*STATED PROBLEM A*:
Name every person the excerpt about Trump's motorcade on January 6 identifies by name.

*DOCUMENT SEGMENT*:
──────

Mr Trump's agents, who were concerned his presence would further rile up the crowd, refused to let him go. 

"I don't know if you want to use the word insurrection, coup, whatever," the unnamed security official said. 

"We all knew that this would move from a normal democratic public event into something else." 

The official corroborated previous reports of a "heated argument" inside the president's car.

White House aide Cassidy Hutchinson memorably testified she was told Mr Trump lunged at a member of his security detail.

He has vigorously denied physically attacking anyone on January 6.

Loading

Mark Robinson, a DC metro police sergeant assigned to the president's motorcade that day, backed Ms Hutchinson up, recalling the same verbal confrontation. 

"The president was upset and was adamant about going to the Capitol and there was a heated discussion about that," he said. 

The motorcade waited for more than 45 minutes before being released, according to the committee. 

Mr Trump was taken back to the White House. 

Trump watched Fox News from his dining room as the riot unfolded 

A White House employee informed Mr Trump of the unfolding situation within 15 minutes of his speech winding up, the committee said. 

In a photo shared during the hearing, the former president, still dressed in his overcoat, looked slightly stunned as he stood in the Oval Office.

──────

*DATA IN THIS EXERCISE*:

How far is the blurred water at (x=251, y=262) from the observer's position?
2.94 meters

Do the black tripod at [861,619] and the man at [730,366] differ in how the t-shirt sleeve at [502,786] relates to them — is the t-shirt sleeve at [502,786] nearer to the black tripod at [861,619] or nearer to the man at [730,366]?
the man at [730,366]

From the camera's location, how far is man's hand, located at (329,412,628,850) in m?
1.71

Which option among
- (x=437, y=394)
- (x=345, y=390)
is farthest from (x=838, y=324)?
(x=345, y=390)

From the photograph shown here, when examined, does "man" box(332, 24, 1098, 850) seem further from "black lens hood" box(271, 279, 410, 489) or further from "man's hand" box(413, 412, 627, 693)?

──────

*STATED PROBLEM B*:
Print all of the records above again, character for character, from the first line to the last.

*FULL RESPONSE A*:
Donald Trump (Mr Trump), Cassidy Hutchinson, and Mark Robinson.

*FULL RESPONSE B*:
How far is the blurred water at (x=251, y=262) from the observer's position?
2.94 meters

Do the black tripod at [861,619] and the man at [730,366] differ in how the t-shirt sleeve at [502,786] relates to them — is the t-shirt sleeve at [502,786] nearer to the black tripod at [861,619] or nearer to the man at [730,366]?
the man at [730,366]

From the camera's location, how far is man's hand, located at (329,412,628,850) in m?
1.71

Which option among
- (x=437, y=394)
- (x=345, y=390)
is farthest from (x=838, y=324)?
(x=345, y=390)

From the photograph shown here, when examined, does "man" box(332, 24, 1098, 850) seem further from "black lens hood" box(271, 279, 410, 489) or further from "man's hand" box(413, 412, 627, 693)?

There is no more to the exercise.